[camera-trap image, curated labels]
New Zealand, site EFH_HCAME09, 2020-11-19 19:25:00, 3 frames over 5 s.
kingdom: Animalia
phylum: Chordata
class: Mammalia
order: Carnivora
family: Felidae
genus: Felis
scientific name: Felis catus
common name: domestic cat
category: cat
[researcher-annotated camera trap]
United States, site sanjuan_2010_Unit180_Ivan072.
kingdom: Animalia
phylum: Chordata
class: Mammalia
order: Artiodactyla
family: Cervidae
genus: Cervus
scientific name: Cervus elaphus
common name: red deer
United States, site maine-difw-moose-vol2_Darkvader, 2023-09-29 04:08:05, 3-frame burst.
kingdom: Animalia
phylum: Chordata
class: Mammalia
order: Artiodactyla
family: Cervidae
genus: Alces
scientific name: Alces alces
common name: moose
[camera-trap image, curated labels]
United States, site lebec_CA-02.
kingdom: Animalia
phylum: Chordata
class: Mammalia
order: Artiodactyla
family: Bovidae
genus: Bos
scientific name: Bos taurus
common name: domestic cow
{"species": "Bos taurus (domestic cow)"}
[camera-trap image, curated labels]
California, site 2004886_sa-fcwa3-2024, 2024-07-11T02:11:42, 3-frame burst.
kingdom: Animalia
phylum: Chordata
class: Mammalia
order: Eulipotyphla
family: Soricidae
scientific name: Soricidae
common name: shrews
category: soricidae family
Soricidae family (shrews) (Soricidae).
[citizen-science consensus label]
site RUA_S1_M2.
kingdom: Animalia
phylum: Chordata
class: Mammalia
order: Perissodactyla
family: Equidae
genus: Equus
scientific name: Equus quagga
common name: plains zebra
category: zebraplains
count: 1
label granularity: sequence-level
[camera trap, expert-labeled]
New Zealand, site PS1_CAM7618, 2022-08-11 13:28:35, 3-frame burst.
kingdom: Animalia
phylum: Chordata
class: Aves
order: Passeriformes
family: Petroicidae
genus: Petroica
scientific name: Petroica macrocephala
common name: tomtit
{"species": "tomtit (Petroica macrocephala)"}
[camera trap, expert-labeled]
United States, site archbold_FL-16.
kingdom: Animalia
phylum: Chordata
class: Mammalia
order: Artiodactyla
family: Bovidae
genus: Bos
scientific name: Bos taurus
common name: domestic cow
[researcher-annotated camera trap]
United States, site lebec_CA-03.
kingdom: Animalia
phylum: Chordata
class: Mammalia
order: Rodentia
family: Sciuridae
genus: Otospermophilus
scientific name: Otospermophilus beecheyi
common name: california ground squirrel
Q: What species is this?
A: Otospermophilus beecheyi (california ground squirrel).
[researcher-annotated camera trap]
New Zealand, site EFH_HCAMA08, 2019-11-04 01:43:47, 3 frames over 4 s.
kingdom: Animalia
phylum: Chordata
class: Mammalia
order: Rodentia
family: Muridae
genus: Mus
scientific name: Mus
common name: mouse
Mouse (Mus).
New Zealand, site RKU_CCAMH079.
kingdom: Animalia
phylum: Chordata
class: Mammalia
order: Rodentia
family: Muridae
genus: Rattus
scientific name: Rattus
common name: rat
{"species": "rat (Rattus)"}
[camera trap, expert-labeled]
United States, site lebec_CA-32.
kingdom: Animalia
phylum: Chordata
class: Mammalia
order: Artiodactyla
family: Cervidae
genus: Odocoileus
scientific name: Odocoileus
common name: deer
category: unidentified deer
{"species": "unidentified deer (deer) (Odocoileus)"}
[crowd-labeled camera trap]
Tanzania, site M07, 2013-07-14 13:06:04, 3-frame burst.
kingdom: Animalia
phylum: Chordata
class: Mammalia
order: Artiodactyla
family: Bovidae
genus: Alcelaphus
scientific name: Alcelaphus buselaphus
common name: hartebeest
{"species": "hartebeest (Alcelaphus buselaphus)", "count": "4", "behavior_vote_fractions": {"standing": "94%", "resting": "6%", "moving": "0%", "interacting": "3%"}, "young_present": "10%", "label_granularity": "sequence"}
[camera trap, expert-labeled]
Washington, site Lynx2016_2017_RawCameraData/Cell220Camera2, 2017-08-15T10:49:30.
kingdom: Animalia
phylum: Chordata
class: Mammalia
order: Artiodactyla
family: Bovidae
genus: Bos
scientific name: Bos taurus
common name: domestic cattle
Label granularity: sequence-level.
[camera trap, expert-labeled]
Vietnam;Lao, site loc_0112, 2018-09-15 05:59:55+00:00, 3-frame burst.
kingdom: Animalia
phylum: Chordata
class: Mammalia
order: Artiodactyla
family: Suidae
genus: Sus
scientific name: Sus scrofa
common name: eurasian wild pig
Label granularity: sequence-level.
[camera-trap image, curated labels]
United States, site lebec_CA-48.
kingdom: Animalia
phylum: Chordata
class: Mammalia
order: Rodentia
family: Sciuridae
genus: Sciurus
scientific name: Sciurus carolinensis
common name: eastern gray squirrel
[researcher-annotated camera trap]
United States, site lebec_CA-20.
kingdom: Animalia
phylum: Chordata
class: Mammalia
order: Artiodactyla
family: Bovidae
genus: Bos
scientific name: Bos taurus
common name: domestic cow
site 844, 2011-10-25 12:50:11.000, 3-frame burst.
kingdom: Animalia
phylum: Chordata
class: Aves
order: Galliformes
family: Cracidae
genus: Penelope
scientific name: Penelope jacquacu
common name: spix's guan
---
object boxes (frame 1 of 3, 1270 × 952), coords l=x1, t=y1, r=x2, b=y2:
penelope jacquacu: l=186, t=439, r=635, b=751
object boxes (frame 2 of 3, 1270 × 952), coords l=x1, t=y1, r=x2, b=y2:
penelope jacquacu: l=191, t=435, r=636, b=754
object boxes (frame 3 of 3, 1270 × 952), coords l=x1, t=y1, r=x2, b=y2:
- - - - -
> [Problem to work on] Set down the material above exactly, in full.

> [Solution to this problem]
[camera-trap image, curated labels]
New Zealand, site EFH_HCAME09, 2020-11-19 19:25:00, 3 frames over 5 s.
kingdom: Animalia
phylum: Chordata
class: Mammalia
order: Carnivora
family: Felidae
genus: Felis
scientific name: Felis catus
common name: domestic cat
category: cat
[researcher-annotated camera trap]
United States, site sanjuan_2010_Unit180_Ivan072.
kingdom: Animalia
phylum: Chordata
class: Mammalia
order: Artiodactyla
family: Cervidae
genus: Cervus
scientific name: Cervus elaphus
common name: red deer
United States, site maine-difw-moose-vol2_Darkvader, 2023-09-29 04:08:05, 3-frame burst.
kingdom: Animalia
phylum: Chordata
class: Mammalia
order: Artiodactyla
family: Cervidae
genus: Alces
scientific name: Alces alces
common name: moose
[camera-trap image, curated labels]
United States, site lebec_CA-02.
kingdom: Animalia
phylum: Chordata
class: Mammalia
order: Artiodactyla
family: Bovidae
genus: Bos
scientific name: Bos taurus
common name: domestic cow
{"species": "Bos taurus (domestic cow)"}
[camera-trap image, curated labels]
California, site 2004886_sa-fcwa3-2024, 2024-07-11T02:11:42, 3-frame burst.
kingdom: Animalia
phylum: Chordata
class: Mammalia
order: Eulipotyphla
family: Soricidae
scientific name: Soricidae
common name: shrews
category: soricidae family
Soricidae family (shrews) (Soricidae).
[citizen-science consensus label]
site RUA_S1_M2.
kingdom: Animalia
phylum: Chordata
class: Mammalia
order: Perissodactyla
family: Equidae
genus: Equus
scientific name: Equus quagga
common name: plains zebra
category: zebraplains
count: 1
label granularity: sequence-level
[camera trap, expert-labeled]
New Zealand, site PS1_CAM7618, 2022-08-11 13:28:35, 3-frame burst.
kingdom: Animalia
phylum: Chordata
class: Aves
order: Passeriformes
family: Petroicidae
genus: Petroica
scientific name: Petroica macrocephala
common name: tomtit
{"species": "tomtit (Petroica macrocephala)"}
[camera trap, expert-labeled]
United States, site archbold_FL-16.
kingdom: Animalia
phylum: Chordata
class: Mammalia
order: Artiodactyla
family: Bovidae
genus: Bos
scientific name: Bos taurus
common name: domestic cow
[researcher-annotated camera trap]
United States, site lebec_CA-03.
kingdom: Animalia
phylum: Chordata
class: Mammalia
order: Rodentia
family: Sciuridae
genus: Otospermophilus
scientific name: Otospermophilus beecheyi
common name: california ground squirrel
Q: What species is this?
A: Otospermophilus beecheyi (california ground squirrel).
[researcher-annotated camera trap]
New Zealand, site EFH_HCAMA08, 2019-11-04 01:43:47, 3 frames over 4 s.
kingdom: Animalia
phylum: Chordata
class: Mammalia
order: Rodentia
family: Muridae
genus: Mus
scientific name: Mus
common name: mouse
Mouse (Mus).
New Zealand, site RKU_CCAMH079.
kingdom: Animalia
phylum: Chordata
class: Mammalia
order: Rodentia
family: Muridae
genus: Rattus
scientific name: Rattus
common name: rat
{"species": "rat (Rattus)"}
[camera trap, expert-labeled]
United States, site lebec_CA-32.
kingdom: Animalia
phylum: Chordata
class: Mammalia
order: Artiodactyla
family: Cervidae
genus: Odocoileus
scientific name: Odocoileus
common name: deer
category: unidentified deer
{"species": "unidentified deer (deer) (Odocoileus)"}
[crowd-labeled camera trap]
Tanzania, site M07, 2013-07-14 13:06:04, 3-frame burst.
kingdom: Animalia
phylum: Chordata
class: Mammalia
order: Artiodactyla
family: Bovidae
genus: Alcelaphus
scientific name: Alcelaphus buselaphus
common name: hartebeest
{"species": "hartebeest (Alcelaphus buselaphus)", "count": "4", "behavior_vote_fractions": {"standing": "94%", "resting": "6%", "moving": "0%", "interacting": "3%"}, "young_present": "10%", "label_granularity": "sequence"}
[camera trap, expert-labeled]
Washington, site Lynx2016_2017_RawCameraData/Cell220Camera2, 2017-08-15T10:49:30.
kingdom: Animalia
phylum: Chordata
class: Mammalia
order: Artiodactyla
family: Bovidae
genus: Bos
scientific name: Bos taurus
common name: domestic cattle
Label granularity: sequence-level.
[camera trap, expert-labeled]
Vietnam;Lao, site loc_0112, 2018-09-15 05:59:55+00:00, 3-frame burst.
kingdom: Animalia
phylum: Chordata
class: Mammalia
order: Artiodactyla
family: Suidae
genus: Sus
scientific name: Sus scrofa
common name: eurasian wild pig
Label granularity: sequence-level.
[camera-trap image, curated labels]
United States, site lebec_CA-48.
kingdom: Animalia
phylum: Chordata
class: Mammalia
order: Rodentia
family: Sciuridae
genus: Sciurus
scientific name: Sciurus carolinensis
common name: eastern gray squirrel
[researcher-annotated camera trap]
United States, site lebec_CA-20.
kingdom: Animalia
phylum: Chordata
class: Mammalia
order: Artiodactyla
family: Bovidae
genus: Bos
scientific name: Bos taurus
common name: domestic cow
site 844, 2011-10-25 12:50:11.000, 3-frame burst.
kingdom: Animalia
phylum: Chordata
class: Aves
order: Galliformes
family: Cracidae
genus: Penelope
scientific name: Penelope jacquacu
common name: spix's guan
---
object boxes (frame 1 of 3, 1270 × 952), coords l=x1, t=y1, r=x2, b=y2:
penelope jacquacu: l=186, t=439, r=635, b=751
object boxes (frame 2 of 3, 1270 × 952), coords l=x1, t=y1, r=x2, b=y2:
penelope jacquacu: l=191, t=435, r=636, b=754
object boxes (frame 3 of 3, 1270 × 952), coords l=x1, t=y1, r=x2, b=y2:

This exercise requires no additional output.